Bianconi ha ragione: è un disco amaro e cupo, se non fosse per gli sprazzi di spensieratezza regalati da synth, chitarre aperte e armonie vocali

Con “Violenza” e un po’ di ritardo comincia il mio ascolto dell’ultimo album dei Baustelle, uscito il 23 marzo come secondo volume di una storia, se vogliamo, già narrata un anno fa con il primo volume.
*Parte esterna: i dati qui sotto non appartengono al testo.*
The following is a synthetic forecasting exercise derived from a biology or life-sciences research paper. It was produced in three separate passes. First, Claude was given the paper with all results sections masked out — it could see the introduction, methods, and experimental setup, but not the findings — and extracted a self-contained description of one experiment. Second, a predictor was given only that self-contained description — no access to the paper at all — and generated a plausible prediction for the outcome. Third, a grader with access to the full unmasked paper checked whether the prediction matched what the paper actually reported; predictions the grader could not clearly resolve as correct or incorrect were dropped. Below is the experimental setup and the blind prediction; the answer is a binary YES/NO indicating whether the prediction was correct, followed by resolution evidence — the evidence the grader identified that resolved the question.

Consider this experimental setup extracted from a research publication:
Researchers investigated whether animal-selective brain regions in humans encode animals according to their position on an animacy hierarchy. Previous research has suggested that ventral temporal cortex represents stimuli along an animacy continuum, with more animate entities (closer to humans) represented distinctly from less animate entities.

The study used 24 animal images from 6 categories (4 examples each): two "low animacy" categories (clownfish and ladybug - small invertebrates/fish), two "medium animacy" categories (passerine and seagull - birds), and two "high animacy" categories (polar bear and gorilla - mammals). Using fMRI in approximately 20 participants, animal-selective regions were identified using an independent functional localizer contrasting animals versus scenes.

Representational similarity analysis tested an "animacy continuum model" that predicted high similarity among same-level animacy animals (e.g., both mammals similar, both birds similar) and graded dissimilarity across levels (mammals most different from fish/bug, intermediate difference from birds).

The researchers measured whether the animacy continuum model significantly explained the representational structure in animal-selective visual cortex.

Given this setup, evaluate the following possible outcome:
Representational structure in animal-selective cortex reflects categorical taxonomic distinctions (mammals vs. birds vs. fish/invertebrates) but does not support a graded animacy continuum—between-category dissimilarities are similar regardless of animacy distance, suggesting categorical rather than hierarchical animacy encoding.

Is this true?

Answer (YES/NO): NO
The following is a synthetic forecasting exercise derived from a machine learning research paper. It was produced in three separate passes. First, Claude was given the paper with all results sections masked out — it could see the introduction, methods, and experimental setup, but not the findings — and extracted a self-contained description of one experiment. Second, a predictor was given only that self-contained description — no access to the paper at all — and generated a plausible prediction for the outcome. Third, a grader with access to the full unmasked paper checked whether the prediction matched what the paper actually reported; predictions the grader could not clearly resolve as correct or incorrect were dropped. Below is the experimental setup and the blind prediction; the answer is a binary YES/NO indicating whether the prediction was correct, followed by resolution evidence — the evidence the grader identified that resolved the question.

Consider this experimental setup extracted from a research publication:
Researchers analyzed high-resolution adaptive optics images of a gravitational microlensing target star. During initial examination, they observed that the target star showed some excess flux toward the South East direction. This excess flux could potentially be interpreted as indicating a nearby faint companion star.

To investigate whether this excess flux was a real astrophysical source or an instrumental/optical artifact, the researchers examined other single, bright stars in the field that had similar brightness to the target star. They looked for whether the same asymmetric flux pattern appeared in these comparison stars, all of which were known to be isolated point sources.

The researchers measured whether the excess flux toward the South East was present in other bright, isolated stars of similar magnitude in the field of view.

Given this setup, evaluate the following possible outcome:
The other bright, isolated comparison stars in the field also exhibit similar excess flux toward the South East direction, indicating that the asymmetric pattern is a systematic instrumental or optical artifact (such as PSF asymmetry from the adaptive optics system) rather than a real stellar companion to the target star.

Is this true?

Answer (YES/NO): YES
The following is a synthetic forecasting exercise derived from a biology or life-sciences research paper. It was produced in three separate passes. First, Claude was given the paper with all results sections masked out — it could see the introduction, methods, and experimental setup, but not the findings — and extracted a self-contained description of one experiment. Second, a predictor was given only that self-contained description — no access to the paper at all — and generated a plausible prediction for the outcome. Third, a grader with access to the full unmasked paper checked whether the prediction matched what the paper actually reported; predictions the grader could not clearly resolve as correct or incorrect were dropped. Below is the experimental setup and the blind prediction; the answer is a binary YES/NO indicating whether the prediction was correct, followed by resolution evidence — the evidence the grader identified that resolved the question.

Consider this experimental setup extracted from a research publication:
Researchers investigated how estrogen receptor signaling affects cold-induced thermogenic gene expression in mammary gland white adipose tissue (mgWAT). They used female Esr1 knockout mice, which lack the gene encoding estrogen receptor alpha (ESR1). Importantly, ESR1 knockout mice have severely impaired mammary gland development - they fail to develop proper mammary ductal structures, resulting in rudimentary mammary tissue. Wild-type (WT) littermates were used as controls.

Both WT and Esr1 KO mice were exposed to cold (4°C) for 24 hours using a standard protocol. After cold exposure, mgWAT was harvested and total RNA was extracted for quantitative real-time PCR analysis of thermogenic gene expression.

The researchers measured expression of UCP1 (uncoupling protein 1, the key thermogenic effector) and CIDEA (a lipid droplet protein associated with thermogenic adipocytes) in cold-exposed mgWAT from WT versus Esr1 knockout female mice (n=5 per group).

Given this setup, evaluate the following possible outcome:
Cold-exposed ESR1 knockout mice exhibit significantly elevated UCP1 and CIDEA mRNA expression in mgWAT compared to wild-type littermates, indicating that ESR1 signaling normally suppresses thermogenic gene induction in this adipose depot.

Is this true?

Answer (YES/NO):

Ho sempre avuto la sensazione che i Baustelle oggi, come dieci anni fa, siano più anacronistici che mai, una parentesi che si stacca dal presente e dalle correnti mainstream.

Niente Itpop, niente ironia che a Bianconi ha anche un po’ “rotto i coglioni”. C’è il ritorno a uno dei temi più “banali”: l’amore. Ma è un amore amaro e triste, come il fondo di un caffè. Attraverso dodici brani questo amore di cui tutti parlano e grazie a cui tutti vivono viene declinato in tutte le sue sfaccettature: rancore, distacco (“liberatorio”), gelosia (A proposito di lei), tradimento (Lei malgrado te).

È un amore che viene consumato e masticato, un amore che non conosce vergogna soprattutto nel dire “Mi manchi davvero lo sai?” nonostante “L’amore sia negativo”. Tornano imponenti i synth che pervadono quasi tutto il disco; sembrano dodici pezzi semplici ma è solo una sensazione da primo ascolto. Le armonie si incastrano ed ogni suono è studiato e messo al secondo e al posto giusto. Sembrano i vecchi Baustelle, quelli dei primi album, che parlano dell’amore di oggi ma senza un domani o senza un ieri. Tutto è estemporaneo e va vissuto come se ci fosse sempre un eterno “carpe diem”.

Bianconi ha ragione: è un disco amaro e cupo, se non fosse per gli sprazzi di spensieratezza regalati da synth, chitarre aperte e armonie vocali.